Effort to warn JFK turned into nightmare
Cuban recalls shock therapy
BY ALFONSO CHARDY
Eugenio de Sosa Chabau, scion of one of Cuba's oldest families,
went to school with John F. Kennedy in the 1930s, owned a prosperous sugar
mill, directed
Havana's leading newspaper before Fidel Castro took power --
and, he says, even tried to warn the U.S. president about Soviet missiles
in Cuba.
The retired businessman, now living in Coral Gables, was severely
punished for his anti-Castro sentiments, spending almost 21 years in Cuban
jails as a political
prisoner.
Now, two decades after being freed, de Sosa Chabau, 84, is once
again remembering the horrors of his imprisonment -- particularly the nine
months he spent in
Havana's psychiatric hospital where he underwent 14 sessions
of electroshock treatment.
And the nurse who gave de Sosa Chabau the electroshock treatment
-- Heriberto Mederos -- has become a prime target of International Educational
Missions, a
Boynton Beach-based human rights organization pressuring the
U.S. government to deport former foreign officials accused of torture.
"He applied the electroshock after soaking the electrodes in water to heighten their power,'' de Sosa Chabau recalled during interviews last week.
"He was always very serious when he applied the electroshock on
people who then kicked and writhed on the floor. He gave me 14 electroshocks,
10 in the
testicles and four on the head.''
DENIED TORTURE
Mederos has acknowledged using electroshock on patients -- but
denied allegations of torture, saying he was following doctors' instructions.
De Sosa Chabau and
other former hospital inmates have called the treatment torture.
Richard Krieger, president of the International Educational Missions,
wants the U.S. Immigration and Naturalization Service to review Mederos'
case and strip him
of his U.S. citizenship. Besides Mederos, Krieger's group is
also targeting several other alleged torturers, including José Guillermo
García, a former defense minister
in El Salvador, and Carlos Eugenio Vides Casanova, a former Salvadoran
National Guard chief.

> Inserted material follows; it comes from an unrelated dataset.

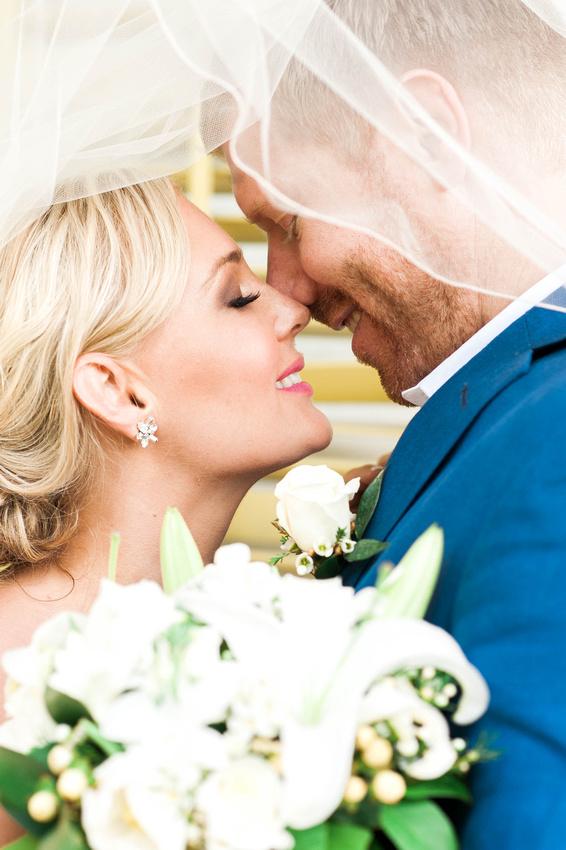 Key West Wedding. Hemmingway House Wedding. Key West Wedding Photographer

Krieger wants García and Vides Casanova deported.
Their
attorney, Kurt R. Klaus, says his clients are innocent.
Patricia Mancha, an INS spokeswoman, said her agency could not
comment on Mederos' immigration status. But a person familiar with the
case said federal
investigators are reviewing Mederos' file.
Mederos could not be reached for comment, but is believed to be living in Miami-Dade.
A woman who answered the door at an address listed in public records
west of Miami International Airport said Mederos had moved out five or
six months ago.
She said she did not know his new address.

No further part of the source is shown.